● Auftrag A:
Beantworten Sie anhand des Beschlusses:
(i) Von welchem Tag stammt das Urteil des Landgerichts Weiden?
(ii) Zu welcher Gesamtfreiheitsstrafe hat das Landgericht den Angeklagten verurteilt?
(iii) Welchen Anteil der notwendigen Auslagen des Beschwerdeführers im Revisionsverfahren trägt die Staatskasse?
● Auftrag B:
Übertragen Sie aus dem Beschluss den Wortlaut, der bei „3. Der Angeklagte“ beginnt und bei „zu vollziehen.“ endet.

BGH,
Beschl. v. 25.9.2001 - 1 StR 355/01
BUNDESGERICHTSHOF
BESCHLUSS
1 StR 355/01
vom
25. September 2001
in der Strafsache gegen
wegen versuchten Totschlags u.a.
Der 1. Strafsenat des Bundesgerichtshofs hat am 25. September 2001
gemäß § 349 Abs. 2 und 4 StPO beschlossen:
1. Auf die Revision des Angeklagten wird das Urteil des Landgerichts
Weiden vom 17. April 2001
a) im Schuldspruch dahin geändert, daß die
tateinheitlich erfolgte Verurteilung wegen unerlaubter Einfuhr von
Betäubungsmitteln entfällt,
b) im Ausspruch über die Vollstreckungsreihenfolge aufgehoben,
soweit der Vorwegvollzug von drei Jahren Freiheitsstrafe vor der
Unterbringung des Angeklagten in einer Entziehungsanstalt angeordnet
worden ist.
2. Die weitergehende Revision wird verworfen.
3. Der Angeklagte hat die Kosten des Revisionsverfahrens zu tragen,
jedoch wird die Gebühr um ein Drittel
ermäßigt. Die notwendigen Auslagen des
Beschwerdeführers im Revisionsverfahren hat zu einem Drittel
die Staatskasse zu tragen.
Gründe:
Das Landgericht hat den Angeklagten wegen unerlaubten Handeltreibens
mit Betäubungsmitteln und anderer Straftaten zu einer
Gesamtfreiheitsstrafe von sieben Jahren verurteilt. Außerdem
hat es angeordnet, den Angeklagten in einer Entziehungsanstalt
unterzubringen und drei Jahre der Freiheitsstrafe vor der Unterbringung
zu vollziehen.
Die Revision des Angeklagten hat mit der Sachrüge teilweise
Erfolg. Im übrigen ist sie unbegründet im Sinne des
§ 349 Abs. 2 StPO.
a) Das Landgericht hat den Angeklagten in sechs Fällen (B. I.
1. der Urteilsgründe) wegen unerlaubten Handeltreibens mit
Betäubungsmitteln in Tateinheit mit unerlaubtem Erwerb und
unerlaubter Einfuhr von Betäubungsmitteln verurteilt.

[Gespeicherte Daten]
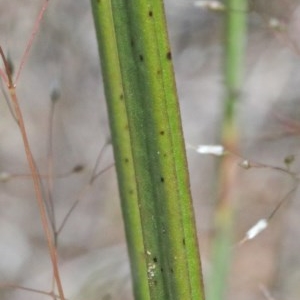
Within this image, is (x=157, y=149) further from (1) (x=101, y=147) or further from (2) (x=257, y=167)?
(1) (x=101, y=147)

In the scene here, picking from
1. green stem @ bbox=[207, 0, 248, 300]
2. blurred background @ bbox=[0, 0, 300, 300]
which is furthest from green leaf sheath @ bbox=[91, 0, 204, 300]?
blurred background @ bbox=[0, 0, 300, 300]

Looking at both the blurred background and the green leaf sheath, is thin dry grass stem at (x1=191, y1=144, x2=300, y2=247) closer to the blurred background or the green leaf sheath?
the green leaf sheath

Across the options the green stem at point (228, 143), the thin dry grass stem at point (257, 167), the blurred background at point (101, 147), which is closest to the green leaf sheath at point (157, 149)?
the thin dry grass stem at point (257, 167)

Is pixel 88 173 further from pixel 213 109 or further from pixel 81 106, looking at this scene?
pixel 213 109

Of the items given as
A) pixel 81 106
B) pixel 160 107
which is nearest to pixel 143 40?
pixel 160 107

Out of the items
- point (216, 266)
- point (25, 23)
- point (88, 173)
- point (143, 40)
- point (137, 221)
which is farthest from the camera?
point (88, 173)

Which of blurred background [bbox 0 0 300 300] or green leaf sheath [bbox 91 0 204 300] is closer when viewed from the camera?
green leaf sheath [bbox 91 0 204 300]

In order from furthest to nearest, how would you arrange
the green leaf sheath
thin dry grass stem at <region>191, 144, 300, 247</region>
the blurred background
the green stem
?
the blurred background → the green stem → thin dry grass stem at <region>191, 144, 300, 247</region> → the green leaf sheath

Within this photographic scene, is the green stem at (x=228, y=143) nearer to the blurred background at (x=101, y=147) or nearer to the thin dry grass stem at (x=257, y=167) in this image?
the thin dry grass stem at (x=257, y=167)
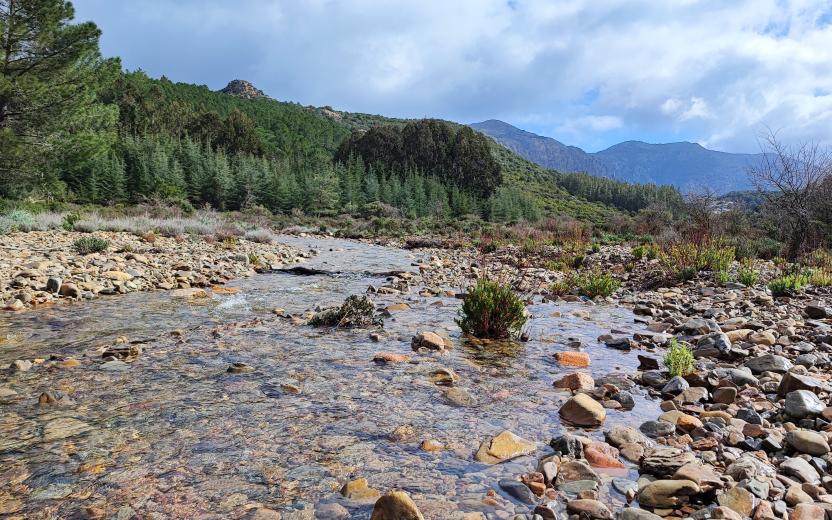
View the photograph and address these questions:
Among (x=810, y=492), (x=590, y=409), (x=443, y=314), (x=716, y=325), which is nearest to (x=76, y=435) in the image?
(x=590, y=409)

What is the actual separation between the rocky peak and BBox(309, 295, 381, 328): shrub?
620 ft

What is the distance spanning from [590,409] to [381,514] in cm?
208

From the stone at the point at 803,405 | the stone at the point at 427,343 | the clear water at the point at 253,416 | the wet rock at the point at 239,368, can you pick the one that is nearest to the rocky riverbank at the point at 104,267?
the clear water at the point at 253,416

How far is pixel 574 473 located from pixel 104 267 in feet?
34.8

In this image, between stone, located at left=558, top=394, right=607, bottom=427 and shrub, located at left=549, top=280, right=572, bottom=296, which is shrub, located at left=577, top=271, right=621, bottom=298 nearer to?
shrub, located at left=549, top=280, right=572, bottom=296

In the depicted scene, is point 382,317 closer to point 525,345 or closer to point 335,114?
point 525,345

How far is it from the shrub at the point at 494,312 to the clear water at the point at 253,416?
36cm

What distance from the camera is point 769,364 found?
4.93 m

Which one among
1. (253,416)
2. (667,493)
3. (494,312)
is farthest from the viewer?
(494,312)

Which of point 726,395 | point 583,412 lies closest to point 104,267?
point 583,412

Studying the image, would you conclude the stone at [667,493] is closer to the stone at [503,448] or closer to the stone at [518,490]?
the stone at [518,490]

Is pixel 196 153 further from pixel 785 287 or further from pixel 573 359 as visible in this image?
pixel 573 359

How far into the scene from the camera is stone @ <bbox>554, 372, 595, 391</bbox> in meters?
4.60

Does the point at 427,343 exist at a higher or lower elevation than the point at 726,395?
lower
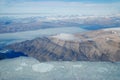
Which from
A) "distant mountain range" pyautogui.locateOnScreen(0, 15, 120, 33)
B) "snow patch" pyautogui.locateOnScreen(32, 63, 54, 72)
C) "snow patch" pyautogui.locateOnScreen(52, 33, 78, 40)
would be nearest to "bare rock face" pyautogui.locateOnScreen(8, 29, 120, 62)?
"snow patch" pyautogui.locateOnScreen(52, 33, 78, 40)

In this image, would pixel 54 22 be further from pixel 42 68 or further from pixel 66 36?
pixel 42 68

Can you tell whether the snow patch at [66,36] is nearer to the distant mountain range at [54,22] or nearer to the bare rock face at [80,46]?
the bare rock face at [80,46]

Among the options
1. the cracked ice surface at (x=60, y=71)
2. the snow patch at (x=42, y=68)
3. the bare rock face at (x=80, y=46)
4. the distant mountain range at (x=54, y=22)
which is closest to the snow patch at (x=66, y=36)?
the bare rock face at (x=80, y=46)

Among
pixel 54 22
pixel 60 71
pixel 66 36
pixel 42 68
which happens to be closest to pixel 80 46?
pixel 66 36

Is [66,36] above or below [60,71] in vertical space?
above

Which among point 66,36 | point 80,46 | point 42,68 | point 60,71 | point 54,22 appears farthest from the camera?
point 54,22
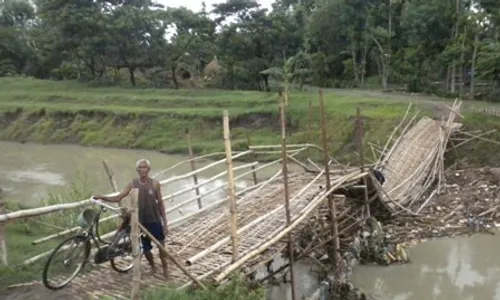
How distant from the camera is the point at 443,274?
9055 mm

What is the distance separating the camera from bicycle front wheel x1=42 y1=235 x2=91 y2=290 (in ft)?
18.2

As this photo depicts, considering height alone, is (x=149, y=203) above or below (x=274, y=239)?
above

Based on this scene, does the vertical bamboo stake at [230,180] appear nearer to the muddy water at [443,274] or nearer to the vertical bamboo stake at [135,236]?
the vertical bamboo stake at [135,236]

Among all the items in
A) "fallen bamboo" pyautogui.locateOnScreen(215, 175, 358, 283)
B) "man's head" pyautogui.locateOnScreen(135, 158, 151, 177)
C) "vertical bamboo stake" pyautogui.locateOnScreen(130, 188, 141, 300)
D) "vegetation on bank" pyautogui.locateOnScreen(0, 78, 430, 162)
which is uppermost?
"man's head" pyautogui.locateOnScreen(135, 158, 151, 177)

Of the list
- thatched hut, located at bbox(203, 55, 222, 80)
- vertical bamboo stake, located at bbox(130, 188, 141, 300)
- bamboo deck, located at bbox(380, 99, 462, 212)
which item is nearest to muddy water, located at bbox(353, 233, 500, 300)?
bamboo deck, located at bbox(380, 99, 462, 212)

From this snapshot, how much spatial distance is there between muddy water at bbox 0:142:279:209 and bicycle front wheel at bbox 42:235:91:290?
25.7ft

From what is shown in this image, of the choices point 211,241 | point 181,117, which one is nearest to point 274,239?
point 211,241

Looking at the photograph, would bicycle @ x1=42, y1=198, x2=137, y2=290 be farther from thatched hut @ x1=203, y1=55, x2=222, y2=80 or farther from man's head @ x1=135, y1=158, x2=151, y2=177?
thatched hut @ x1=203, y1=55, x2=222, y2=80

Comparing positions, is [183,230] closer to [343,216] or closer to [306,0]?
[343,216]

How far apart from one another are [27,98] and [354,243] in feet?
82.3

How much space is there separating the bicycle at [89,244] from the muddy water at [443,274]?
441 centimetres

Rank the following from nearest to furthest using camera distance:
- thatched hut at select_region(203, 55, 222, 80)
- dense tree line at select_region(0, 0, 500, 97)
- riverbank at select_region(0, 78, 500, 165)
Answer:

● Schriftliche Antwort A:
(i) Vom 17. April 2001.
(ii) Zu sieben Jahren.
(iii) Ein Drittel.

● Schriftliche Antwort B:
3. Der Angeklagte hat die Kosten des Revisionsverfahrens zu tragen,
jedoch wird die Gebühr um ein Drittel
ermäßigt. Die notwendigen Auslagen des
Beschwerdeführers im Revisionsverfahren hat zu einem Drittel
die Staatskasse zu tragen.
Gründe:
Das Landgericht hat den Angeklagten wegen unerlaubten Handeltreibens
mit Betäubungsmitteln und anderer Straftaten zu einer
Gesamtfreiheitsstrafe von sieben Jahren verurteilt. Außerdem
hat es angeordnet, den Angeklagten in einer Entziehungsanstalt
unterzubringen und drei Jahre der Freiheitsstrafe vor der Unterbringung
zu vollziehen.